(Nanowerk Spotlight) Nanotechnology is finding applications in the treatment of infectious and inflammatory diseases, particularly skin disease (see for instance: "Nitric oxide releasing nanoparticles for effective treatment of infections"). These applications work in one of two ways: utilizing nanomaterials that have inherent antimicrobial properties; or incorporating known therapeutics into nanoscale vehicles to enhance delivery and improve efficacy.
"An ideal approach to develop a topical therapy for microbial infection in skin would combine both," Dr Adam Friedman, Assistant Professor of Dermatology and Director of Dermatologic research at the Montefiore-Albert Einstein College of Medicine, tells Nanowerk.
In new work, first-authored by Friedman, researchers at the Albert Einstein College of Medicine and University of California Los Angeles School of Medicine have developed a new nanoparticle platform using chitosan – a polysaccharide from the shells of crustaceans like crabs and shrimp – for the treatment of inflammatory skin diseases such as Acne Vulgaris.
Scanning electron microscopy, showing a chitosan-alginate nanoparticle measuring 226 nm after being exposed to water. (Image: Dr. Friedman, Albert Einstein College of Medicine)
Acne is one of the most common dermatologic diseases affecting between 40-50 million people each year. While best known as bothersome part of puberty, affecting approximately 75% of teenagers, acne can persist or even first start during adulthood, causing emotional and physical distress as well as permanent disfigurement.
Topical therapies for acne, including benzoyl peroxide, salicylic acid, topical antibiotics such as clindamycin, and retinoids all suffer from various related side effects including irritation, redness, peeling and scaling, bacterial resistance, and resulting discoloration from the associated irritation in patients of darker skin types. These adverse events often serve as major limiting factors influencing patient compliance and ultimately impacting efficacy.
"Nanotechnology has tremendous potential in the field of dermatology for both cosmetic and medical applications," says Friedman. "In fact, there are a vast number of over-the-counter products utilizing nano-vehicles to more effectively deliver active agents for skin rejuvenation and sun protection. Along these lines, we encapsulated benzoyl peroxide in our chitosan-alginate nanoparticles for the purpose of improving both its activity and importantly, tolerability, as an anti-acne agent."
He explains that, in order to synthesize nontoxic, biodegradable, and biocompatible nanoparticles (<50 nm) that can be used for the treatment of cutaneous infections, the team chose a derivative of the biostructural crustacean shell polymer chitin – chitosan – along with the well-known thermally stable gelling agent, alginate.
The antimicrobial activity of chitosan is well-established and has been used as a preservative for food packaging to prevent spoilage. It has also been evaluated as a component for antimicrobial textiles used in clothing for health care workers.

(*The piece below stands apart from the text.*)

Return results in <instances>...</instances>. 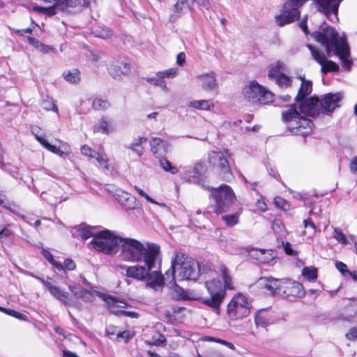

"We have found that the nanoparticles themselves have antimicrobial activity not only against P. acnes, but also against Methicillin Resistant Staphylococcus aureus and Escherichia coli, again highlighting the broad value of this platform," says Friedman.
"Our paper demonstrates that chitosan-alginate nanoparticles can not only be utilized as a delivery tool but have inherent antimicrobial and anti-inflammatory properties which could be useful for other therapeutic applications," says Dr. Jenny Kim, Associate Professor of Dermatology, Chief of Dermatology at the Greater Los Angeles Healthcare System Veterans Affairs, and senior author of the paper. "This is an exciting finding with clinical relevance as development of novel therapeutics using chitosan-alginate nanoparticles could potentially be useful for the treatment of acne and other infectious and inflammatory skin diseases."